Table 6 shows the effect of temperature and clinical condition on the expression of sequences corresponding to genes that have previously been reported to display stable expression over time in peripheral blood mononuclear cells obtained from individuals EHI (Sonna et al. 2004). There was no statistically significant effect of temperature or clinical condition on the expression of these control sequences.

Table 6
Effect of temperature and clinical condition on control gene expression

Because of their dual potential to stimulate fever and activate expression of many of the sequences analyzed in this study, we also examined the effect of hyperthermia on expression of sequences corresponding to TNF-alpha (one sequence) and interleukin 1-beta (two sequences). None of these sequences were affected by temperature or diagnosis.

Given the increasingly recognized role in the pathophysiology of murine sepsis of heme oxygenase-1 and its product, carbon monoxide (Chung et al. 2008; Kim et al. 2005), we examined the effect of temperature on the expression of a sequence corresponding to human heme oxygenase-1 (HSP 32). There was no effect of temperature or diagnosis on expression of this sequence in our general linear model.

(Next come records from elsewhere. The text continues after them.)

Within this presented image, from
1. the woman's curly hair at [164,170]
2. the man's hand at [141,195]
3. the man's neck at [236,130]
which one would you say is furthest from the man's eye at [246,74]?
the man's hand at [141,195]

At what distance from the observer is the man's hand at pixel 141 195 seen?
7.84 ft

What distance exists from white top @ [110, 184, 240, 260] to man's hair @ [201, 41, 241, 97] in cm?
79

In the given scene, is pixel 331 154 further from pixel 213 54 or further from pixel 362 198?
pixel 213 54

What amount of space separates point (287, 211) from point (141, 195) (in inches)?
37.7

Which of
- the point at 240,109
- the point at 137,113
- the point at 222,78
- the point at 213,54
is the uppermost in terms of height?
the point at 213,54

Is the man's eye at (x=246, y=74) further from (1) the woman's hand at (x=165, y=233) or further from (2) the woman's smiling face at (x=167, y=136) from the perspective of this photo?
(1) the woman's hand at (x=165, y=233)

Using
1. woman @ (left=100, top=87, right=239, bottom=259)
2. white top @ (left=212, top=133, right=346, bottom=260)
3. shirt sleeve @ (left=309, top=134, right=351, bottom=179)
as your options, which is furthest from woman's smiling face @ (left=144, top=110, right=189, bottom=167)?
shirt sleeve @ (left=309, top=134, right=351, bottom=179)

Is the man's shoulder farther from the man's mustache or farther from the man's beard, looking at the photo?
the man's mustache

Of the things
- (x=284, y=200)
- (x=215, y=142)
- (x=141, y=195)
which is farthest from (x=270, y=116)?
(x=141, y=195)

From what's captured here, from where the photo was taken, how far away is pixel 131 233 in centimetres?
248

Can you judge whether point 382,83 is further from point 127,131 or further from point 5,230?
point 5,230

Effect of adjusting for time

To adjust for the possibility that time contributed to the observed changes in gene expression, we performed an additional ANCOVA analysis in which the number of days since hospital admission (hospital day number) were included as a quantitative covariate in the model. To preserve the ability of the model to detect significant changes, we did not add interactive terms to this second model. After confirmatory correlation analysis (performed as before), the results of the analysis with adjustment for time overlapped well with those obtained in the original analysis. The adjustment did not remove any genes whose expression was affected by clinical diagnosis (alone or interactively with temperature) from the list of significantly affected genes, though it did add one. After correlation analysis (see “Materials and methods”), the adjustment for time added six sequences to the list of genes affected by temperature and subtracted four.

The adjustment for time added one sequence to the list of genes that showed an interaction between temperature and clinical diagnosis. This sequence corresponded to beta-2 integrin. It displayed a trend toward increased expression with increasing temperature in the patients with sepsis but no significant effect of temperature in SIRS (i.e., it followed pattern 1 as defined in Table 5).

The adjustment for time added six sequences to the list of genes affected by temperature independently of clinical diagnosis (all increased): Toll-like receptor 8 (two sequences), beta-2 integrin (another sequence, separate from the one just mentioned), GAPDH (three sequences).

Four sequences with borderline P values (0.028  P  0.05) in the original model (Tables 2 and and3)3) no longer displayed significant effects of temperature in the model that accounted for time. These corresponded to PPBP/CXCL7, CXCL5, Toll-like receptor 6, and TRIAD3.


This microarray study identified 60 sequences, corresponding to about four dozen genes, whose level of messenger RNA (mRNA) expression in whole blood correlates with febrile-range temperatures achieved in ICU patients with sepsis and noninfectious SIRS. Furthermore, for about 1/5 of these genes, the effect of temperature differed between sepsis and noninfectious SIRS.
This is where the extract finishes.